Each of these facilities is explained as follows.

Organization of this subsection
(1) SGML and XML document registration
(2) Flat document registration
(3) Retrieval with structure specification
(4) Synonym and spelling variation retrieval
(5) Score retrieval

(1) SGML and XML document registration

A utility provided by the HiRDB Text Search Plug-in can be used to register into the HiRDB database a DTD file, which defines tag names that indicate the structure and elements of an SGML and XML document. When the SGMLTEXT constructor facility based on the registered DTD file is used, the SGML and XML document together with the document structure information can be registered into the HiRDB database.
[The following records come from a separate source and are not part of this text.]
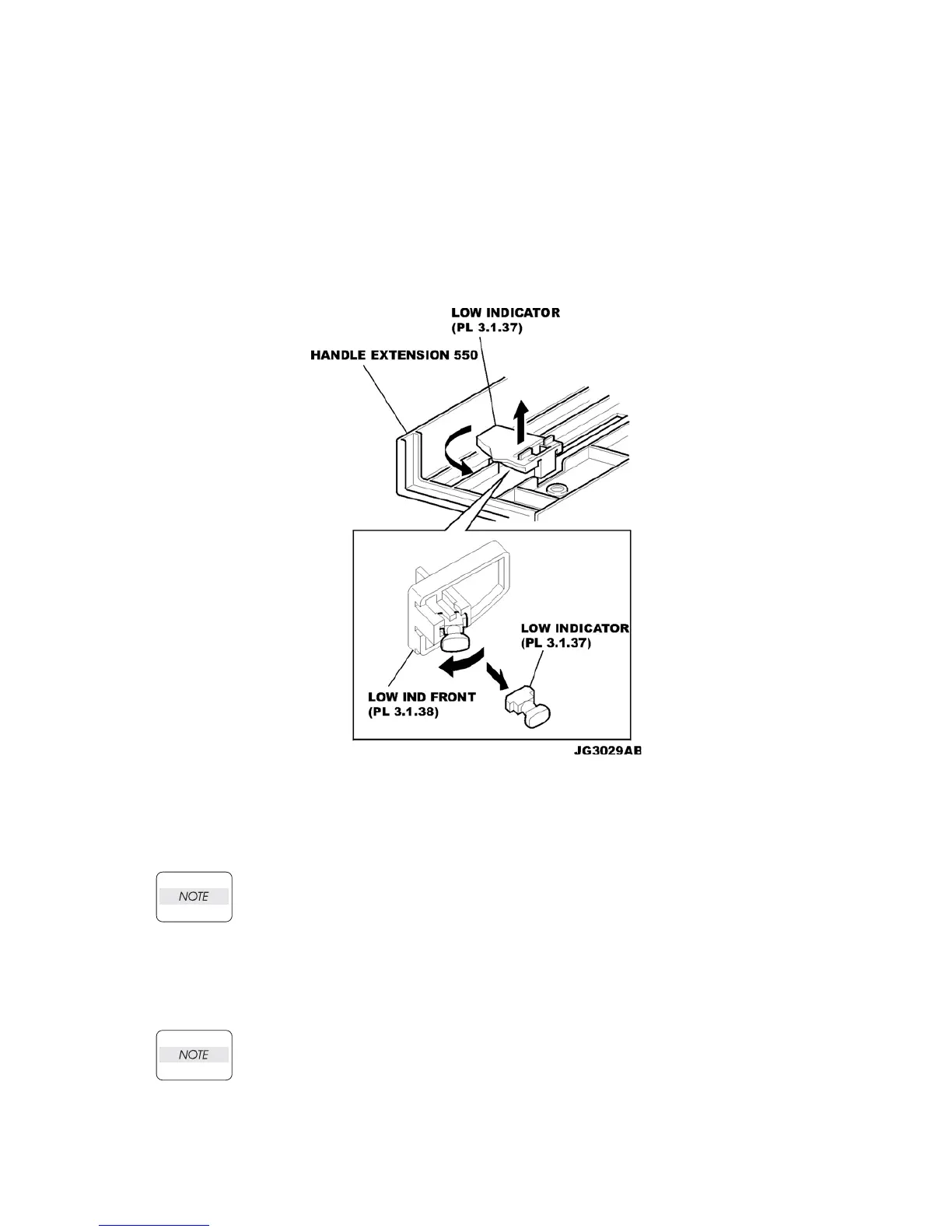 LOW INDICATOR
(PL 3.1.37)

HANDLE EXTENSION 550

LOW INDICATOR
(PL 3.1.37)

LOW IND FRONT
(PL 3.1.38)

JG3029AB

NOTE

NOTE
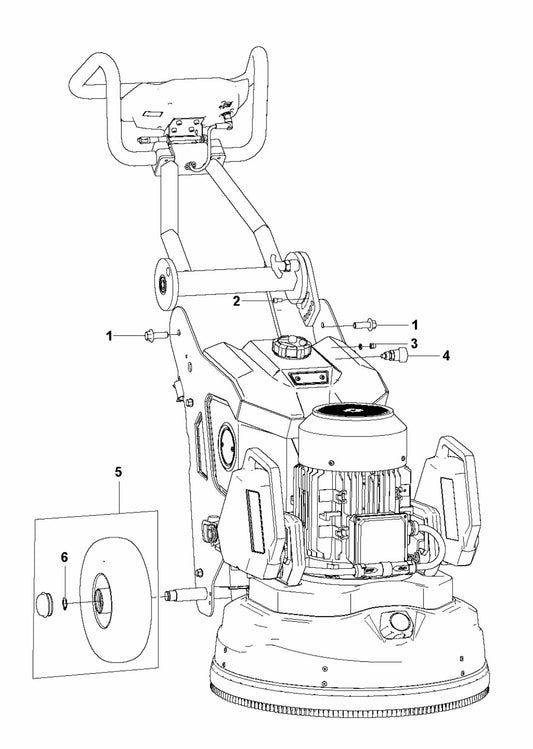 2
1
1
3
4
5
6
(2) Flat document registration

Flat documents that do not have a structure can be registered into the HiRDB database.

(3) Retrieval with structure specification

A full-text search for SGML and XML documents can be performed by using the contains abstract data type function to specify the columns to be retrieved and the retrieval condition (document structure name to be retrieved, a conditional expression that specifies the keyword to be retrieved).

(4) Synonym and spelling variation retrieval

A utility provided by the HiRDB Text Search Plug-in can be used to register synonyms and spelling variations into a local file. Based on the registered synonyms and spelling variations, synonyms or spelling variations of a keyword used for a search can also be retrieved during a full-text search for SGML documents. For example, a search for the keyword computer can also retrieve a synonym such as electronic computing machine and spelling variations such as COMPUTER and Computer.

(5) Score retrieval

The contains_with_score and score abstract data type facilities provided by the HiRDB Text Search Plug-in can be used to compute points (scores) based on the frequency of occurrence of the keyword and to display the retrieval results according to the scores.